First, according to Figure 8, the speed of convergence is similar across the models in terms of the number of gradient steps. In other words, in our experiment (Section 3), we never compare the models whose degree of convergence is different.

Second, Figure 9 demonstrates that RPE requires more time to complete the training than APE and SHAPE do. As explained in Section 2.2, RPE causes the computational overhead because it needs to compute attention for relative position embeddings. The amount of time required to complete the training is presented in Table 6.

Model	Dataset	Hardware	Training Time (sec)	Number of Parameters
APE	Vanilla	DGX-1	97,073	61M
RPE	Vanilla	DGX-1	107,089	61M
SHAPE	Vanilla	DGX-1	96,439	61M
APE	Extrapolate	DGX-1	101,469	61M
RPE	Extrapolate	DGX-1	111,246	61M
SHAPE	Extrapolate	DGX-1	102,535	61M
APE	Interpolate	DGX-2	69,148	61M
SHAPE	Interpolate	DGX-2	69,529	61M

Table 6: Training time required to complete 200,000 gradient steps. RPE requires more time than APE and SHAPE do. Figure 9 illustrates the corresponding learning curve.

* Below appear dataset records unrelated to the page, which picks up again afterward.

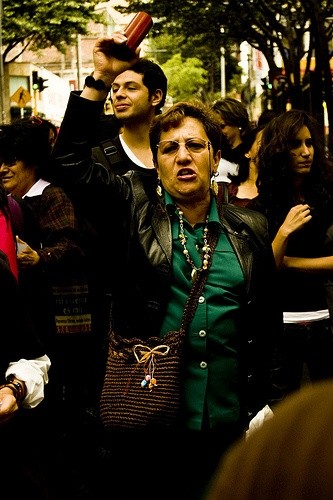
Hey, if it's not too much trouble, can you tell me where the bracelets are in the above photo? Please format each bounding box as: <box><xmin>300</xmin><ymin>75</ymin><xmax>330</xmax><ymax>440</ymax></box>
<box><xmin>85</xmin><ymin>76</ymin><xmax>112</xmax><ymax>92</ymax></box>
<box><xmin>0</xmin><ymin>378</ymin><xmax>23</xmax><ymax>409</ymax></box>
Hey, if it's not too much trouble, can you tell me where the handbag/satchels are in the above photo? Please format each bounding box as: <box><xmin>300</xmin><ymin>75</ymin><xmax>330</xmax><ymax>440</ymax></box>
<box><xmin>100</xmin><ymin>329</ymin><xmax>183</xmax><ymax>429</ymax></box>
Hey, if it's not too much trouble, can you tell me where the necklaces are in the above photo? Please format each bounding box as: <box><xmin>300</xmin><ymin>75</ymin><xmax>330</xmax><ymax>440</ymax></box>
<box><xmin>174</xmin><ymin>203</ymin><xmax>212</xmax><ymax>281</ymax></box>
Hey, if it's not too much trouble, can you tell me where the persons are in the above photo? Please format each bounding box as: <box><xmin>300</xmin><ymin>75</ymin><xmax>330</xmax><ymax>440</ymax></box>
<box><xmin>48</xmin><ymin>11</ymin><xmax>291</xmax><ymax>500</ymax></box>
<box><xmin>0</xmin><ymin>98</ymin><xmax>333</xmax><ymax>500</ymax></box>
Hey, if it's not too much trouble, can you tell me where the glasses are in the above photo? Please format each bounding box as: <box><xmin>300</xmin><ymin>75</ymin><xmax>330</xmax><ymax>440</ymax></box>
<box><xmin>0</xmin><ymin>155</ymin><xmax>21</xmax><ymax>165</ymax></box>
<box><xmin>155</xmin><ymin>138</ymin><xmax>209</xmax><ymax>156</ymax></box>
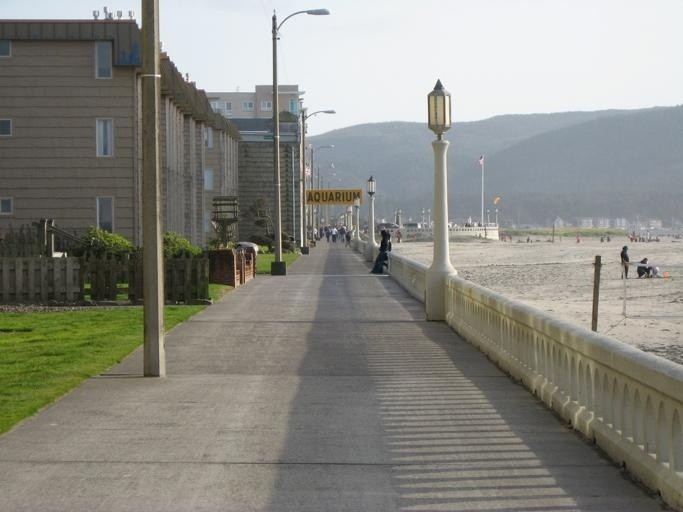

Appendix F Sanity Check of the Baseline Performance

Building a strong baseline is essential for trustable results (Denkowski and Neubig, 2017). To confirm that our baseline model (i.e., Transformer with APE) trained using OpenNMT-py (Klein et al., 2017) is strong enough, we compared its performance with that trained on Fairseq (Ott et al., 2019). Fairseq is another state-of-the-art framework used by winning teams of WMT shared task (Ng et al., 2019). For training on Fairseq, we used the official recipe available in the documentation¹³¹³13https://github.com/pytorch/fairseq/tree/master/examples/scaling_nmt. The result is presented in Table 7. Here, the results are the average of five distinct trials with different random seeds. From the table, we can confirm that both models can achieve comparable results.

Model	Implementation	2010	2011	2012	2013	2014	2015	2016	Average
APE	Fairseq	24.24	22.10	22.40	26.38	27.11	29.58	34.34	26.59
APE	OpenNMT-py	24.22	21.98	22.20	26.06	26.95	29.98	34.46	26.55

Table 7: BLEU score on newstest2010-2016. We report average result of five distinct trials with different random seeds.